**GOAL 1:**
In the notebook excerpt, which target metrics carry a "# NEW" comment? List all of them.
**GOAL 2:**
Please copy word for word everything in the notebook excerpt from "Loaded: 36 months" down to "features for LightGBM.".
**GOAL 3:**
According to the notebook excerpt, how many months of data were loaded?

Loaded: 36 months (2022-01-01 00:00:00 to 2024-12-01 00:00:00)


## Section 2: Feature Engineering

Create temporal features and lag features for LightGBM.

In [3]:
target_metrics = [
    'total_orders',
    'total_km_billed',
    'total_km_actual',
    'total_tours',
    'total_drivers',
    'revenue_total',
    'external_drivers',
    'vehicle_km_cost',      # NEW: KM-based transportation cost
    'vehicle_time_cost',    # NEW: Time-based transportation cost
    'total_vehicle_cost'    # NEW: Total vehicle operational cost
]

# Backward compatibility check - handle column name changes
if 'total_km' in df.columns and 'total_km_billed' not in df.columns:
    target_metrics = [m.replace('total_km_billed', 'total_km') if m == 'total_km_billed' else m for m in target_metrics]

# Filter to only include columns that actually exist in the dataframe
available_metrics = [m for m in target_metrics if m in df.columns]
missing_metrics = [m for m in target_metrics if m not in df.columns]

if missing_metrics:
    print(f"⚠️  The following metrics are not available in the dataset and will be skipped:")

**STORED DATA:**
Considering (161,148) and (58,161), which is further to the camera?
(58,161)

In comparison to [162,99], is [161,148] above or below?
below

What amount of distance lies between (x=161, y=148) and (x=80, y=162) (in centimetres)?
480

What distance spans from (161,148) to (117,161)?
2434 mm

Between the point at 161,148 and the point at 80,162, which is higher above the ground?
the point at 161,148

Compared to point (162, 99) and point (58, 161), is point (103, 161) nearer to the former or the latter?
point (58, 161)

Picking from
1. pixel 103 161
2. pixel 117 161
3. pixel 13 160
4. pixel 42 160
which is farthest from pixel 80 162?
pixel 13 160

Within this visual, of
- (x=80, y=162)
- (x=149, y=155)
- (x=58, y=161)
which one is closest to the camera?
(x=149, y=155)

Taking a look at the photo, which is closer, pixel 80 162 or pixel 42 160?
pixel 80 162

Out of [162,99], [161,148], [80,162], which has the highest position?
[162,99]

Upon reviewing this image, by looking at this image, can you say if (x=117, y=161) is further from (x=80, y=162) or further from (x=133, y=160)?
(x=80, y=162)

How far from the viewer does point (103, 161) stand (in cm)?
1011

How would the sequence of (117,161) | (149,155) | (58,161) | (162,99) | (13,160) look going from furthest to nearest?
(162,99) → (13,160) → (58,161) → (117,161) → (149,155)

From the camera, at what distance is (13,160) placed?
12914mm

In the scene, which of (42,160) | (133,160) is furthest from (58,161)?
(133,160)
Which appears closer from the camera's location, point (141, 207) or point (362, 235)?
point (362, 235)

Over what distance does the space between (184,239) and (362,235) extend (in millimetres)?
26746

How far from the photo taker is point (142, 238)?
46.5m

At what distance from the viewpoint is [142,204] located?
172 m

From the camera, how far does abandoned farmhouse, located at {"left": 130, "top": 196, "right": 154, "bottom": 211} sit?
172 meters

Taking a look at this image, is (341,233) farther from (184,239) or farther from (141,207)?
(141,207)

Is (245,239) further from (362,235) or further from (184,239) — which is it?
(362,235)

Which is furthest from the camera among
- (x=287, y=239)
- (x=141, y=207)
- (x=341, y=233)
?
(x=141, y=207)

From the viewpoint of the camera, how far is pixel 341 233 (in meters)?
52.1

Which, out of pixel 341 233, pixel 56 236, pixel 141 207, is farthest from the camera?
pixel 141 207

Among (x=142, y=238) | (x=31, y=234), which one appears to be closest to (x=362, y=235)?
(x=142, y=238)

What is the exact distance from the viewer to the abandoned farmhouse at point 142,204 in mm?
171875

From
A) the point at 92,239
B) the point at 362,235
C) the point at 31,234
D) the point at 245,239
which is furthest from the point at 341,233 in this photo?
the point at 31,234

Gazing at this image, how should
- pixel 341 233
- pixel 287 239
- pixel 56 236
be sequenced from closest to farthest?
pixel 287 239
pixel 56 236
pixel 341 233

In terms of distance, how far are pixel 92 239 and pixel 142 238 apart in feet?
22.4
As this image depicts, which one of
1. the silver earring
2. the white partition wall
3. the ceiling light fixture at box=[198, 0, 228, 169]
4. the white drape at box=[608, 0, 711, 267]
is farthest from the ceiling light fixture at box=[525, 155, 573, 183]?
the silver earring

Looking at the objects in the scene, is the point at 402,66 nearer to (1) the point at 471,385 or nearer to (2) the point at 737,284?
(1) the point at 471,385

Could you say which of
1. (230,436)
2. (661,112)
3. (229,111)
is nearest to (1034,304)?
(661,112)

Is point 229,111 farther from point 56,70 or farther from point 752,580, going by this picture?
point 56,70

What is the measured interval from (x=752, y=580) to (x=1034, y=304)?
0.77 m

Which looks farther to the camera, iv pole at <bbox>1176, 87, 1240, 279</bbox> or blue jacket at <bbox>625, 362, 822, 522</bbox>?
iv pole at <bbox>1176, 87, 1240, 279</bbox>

**WRITTEN ANSWER 1:**
vehicle_km_cost
vehicle_time_cost
total_vehicle_cost

**WRITTEN ANSWER 2:**
Loaded: 36 months (2022-01-01 00:00:00 to 2024-12-01 00:00:00)


## Section 2: Feature Engineering

Create temporal features and lag features for LightGBM.

**WRITTEN ANSWER 3:**
36 months